** Work to complete **
Could you return each line of the material that has "Tanzania" in it?

** Provided data **
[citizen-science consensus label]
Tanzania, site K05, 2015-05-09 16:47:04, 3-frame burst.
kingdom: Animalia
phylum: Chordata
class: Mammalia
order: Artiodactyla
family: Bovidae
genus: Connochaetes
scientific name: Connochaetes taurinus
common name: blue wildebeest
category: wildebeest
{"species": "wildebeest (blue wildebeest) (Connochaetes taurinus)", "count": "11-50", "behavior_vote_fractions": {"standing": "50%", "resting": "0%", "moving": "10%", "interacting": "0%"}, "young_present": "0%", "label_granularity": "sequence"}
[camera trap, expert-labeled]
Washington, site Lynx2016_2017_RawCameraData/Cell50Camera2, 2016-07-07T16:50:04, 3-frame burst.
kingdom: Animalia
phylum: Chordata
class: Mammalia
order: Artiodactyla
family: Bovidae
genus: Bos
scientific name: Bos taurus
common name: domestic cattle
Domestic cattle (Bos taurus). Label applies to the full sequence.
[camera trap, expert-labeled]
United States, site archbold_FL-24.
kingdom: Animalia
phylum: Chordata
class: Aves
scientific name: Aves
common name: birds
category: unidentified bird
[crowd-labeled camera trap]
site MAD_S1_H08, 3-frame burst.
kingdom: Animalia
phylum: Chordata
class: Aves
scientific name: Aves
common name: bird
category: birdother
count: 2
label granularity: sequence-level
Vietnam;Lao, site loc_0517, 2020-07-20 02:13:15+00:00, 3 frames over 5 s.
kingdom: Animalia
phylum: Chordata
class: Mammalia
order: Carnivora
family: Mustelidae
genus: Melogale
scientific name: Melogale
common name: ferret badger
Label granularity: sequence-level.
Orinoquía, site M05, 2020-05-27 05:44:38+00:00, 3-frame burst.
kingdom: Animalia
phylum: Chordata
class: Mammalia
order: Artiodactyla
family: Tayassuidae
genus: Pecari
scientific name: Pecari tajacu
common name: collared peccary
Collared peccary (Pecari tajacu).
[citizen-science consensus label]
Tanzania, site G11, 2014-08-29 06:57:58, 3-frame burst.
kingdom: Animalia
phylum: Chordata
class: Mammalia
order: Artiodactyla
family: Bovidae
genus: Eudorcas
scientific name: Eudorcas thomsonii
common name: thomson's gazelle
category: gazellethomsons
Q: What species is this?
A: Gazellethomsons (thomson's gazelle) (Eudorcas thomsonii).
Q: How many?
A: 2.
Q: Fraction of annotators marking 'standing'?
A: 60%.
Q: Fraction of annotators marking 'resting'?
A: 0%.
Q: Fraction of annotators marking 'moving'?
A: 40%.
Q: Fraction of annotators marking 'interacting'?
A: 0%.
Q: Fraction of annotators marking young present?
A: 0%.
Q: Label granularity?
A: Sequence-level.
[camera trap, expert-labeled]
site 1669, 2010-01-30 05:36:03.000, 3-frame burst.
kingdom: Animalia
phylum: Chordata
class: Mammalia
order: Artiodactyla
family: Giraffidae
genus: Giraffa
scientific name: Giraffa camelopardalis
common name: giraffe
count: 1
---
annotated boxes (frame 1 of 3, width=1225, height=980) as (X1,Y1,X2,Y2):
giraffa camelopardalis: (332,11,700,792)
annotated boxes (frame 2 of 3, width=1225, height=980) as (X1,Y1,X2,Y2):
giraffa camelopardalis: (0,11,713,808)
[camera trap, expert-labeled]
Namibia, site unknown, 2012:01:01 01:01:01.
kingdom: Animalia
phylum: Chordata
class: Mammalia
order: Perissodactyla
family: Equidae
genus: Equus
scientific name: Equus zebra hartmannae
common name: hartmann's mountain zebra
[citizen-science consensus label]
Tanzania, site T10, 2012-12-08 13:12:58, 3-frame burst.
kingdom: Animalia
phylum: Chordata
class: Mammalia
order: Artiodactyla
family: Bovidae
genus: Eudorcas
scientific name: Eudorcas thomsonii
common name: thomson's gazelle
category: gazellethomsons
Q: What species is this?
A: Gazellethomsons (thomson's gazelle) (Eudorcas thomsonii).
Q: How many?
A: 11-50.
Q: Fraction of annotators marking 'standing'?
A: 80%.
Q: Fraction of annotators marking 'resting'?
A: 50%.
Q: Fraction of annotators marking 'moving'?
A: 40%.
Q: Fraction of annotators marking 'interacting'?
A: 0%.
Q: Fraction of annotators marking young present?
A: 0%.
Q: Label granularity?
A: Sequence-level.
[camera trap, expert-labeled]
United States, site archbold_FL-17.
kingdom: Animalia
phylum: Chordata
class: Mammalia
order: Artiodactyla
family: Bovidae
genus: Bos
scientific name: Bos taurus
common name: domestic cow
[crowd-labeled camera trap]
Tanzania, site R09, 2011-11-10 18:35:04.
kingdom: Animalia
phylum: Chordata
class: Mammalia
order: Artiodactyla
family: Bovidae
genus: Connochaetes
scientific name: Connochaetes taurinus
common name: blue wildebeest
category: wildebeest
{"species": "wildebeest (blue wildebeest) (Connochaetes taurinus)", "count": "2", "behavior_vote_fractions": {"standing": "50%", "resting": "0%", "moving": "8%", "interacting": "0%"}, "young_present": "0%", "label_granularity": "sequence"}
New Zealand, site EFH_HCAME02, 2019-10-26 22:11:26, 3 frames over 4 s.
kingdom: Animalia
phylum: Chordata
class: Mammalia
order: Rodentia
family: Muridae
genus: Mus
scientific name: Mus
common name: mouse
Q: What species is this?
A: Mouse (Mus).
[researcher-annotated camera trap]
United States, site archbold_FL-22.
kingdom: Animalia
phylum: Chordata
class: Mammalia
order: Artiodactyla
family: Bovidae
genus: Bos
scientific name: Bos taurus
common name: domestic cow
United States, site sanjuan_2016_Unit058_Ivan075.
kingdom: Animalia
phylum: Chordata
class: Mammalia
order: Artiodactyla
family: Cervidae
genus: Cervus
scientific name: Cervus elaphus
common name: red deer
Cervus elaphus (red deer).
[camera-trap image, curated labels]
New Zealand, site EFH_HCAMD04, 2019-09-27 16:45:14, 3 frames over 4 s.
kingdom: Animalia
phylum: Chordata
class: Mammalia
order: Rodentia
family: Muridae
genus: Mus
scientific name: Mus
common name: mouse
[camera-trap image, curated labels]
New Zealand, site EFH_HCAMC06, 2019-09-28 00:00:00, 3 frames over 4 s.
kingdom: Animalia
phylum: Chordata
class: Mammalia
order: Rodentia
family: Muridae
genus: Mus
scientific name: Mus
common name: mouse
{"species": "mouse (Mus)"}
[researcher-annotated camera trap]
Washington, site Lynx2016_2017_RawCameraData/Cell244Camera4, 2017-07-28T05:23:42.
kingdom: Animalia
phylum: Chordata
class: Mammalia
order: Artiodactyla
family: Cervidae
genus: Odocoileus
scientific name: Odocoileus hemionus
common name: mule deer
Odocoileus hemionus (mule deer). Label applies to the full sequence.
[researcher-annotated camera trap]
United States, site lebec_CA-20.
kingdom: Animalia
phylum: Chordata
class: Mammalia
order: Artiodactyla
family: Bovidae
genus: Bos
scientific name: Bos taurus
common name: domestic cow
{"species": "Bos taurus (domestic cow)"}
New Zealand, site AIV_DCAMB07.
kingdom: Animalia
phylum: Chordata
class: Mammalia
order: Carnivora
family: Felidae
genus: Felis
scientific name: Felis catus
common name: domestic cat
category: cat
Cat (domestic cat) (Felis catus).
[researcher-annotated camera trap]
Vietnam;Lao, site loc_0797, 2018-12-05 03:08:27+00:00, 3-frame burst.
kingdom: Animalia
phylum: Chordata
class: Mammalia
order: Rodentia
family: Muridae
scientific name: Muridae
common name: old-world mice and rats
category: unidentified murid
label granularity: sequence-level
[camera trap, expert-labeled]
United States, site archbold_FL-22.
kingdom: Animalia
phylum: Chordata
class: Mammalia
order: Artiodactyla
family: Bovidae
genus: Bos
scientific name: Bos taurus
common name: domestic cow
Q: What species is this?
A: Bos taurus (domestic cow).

** Completed task **
Tanzania, site K05, 2015-05-09 16:47:04, 3-frame burst.
Tanzania, site G11, 2014-08-29 06:57:58, 3-frame burst.
Tanzania, site T10, 2012-12-08 13:12:58, 3-frame burst.
Tanzania, site R09, 2011-11-10 18:35:04.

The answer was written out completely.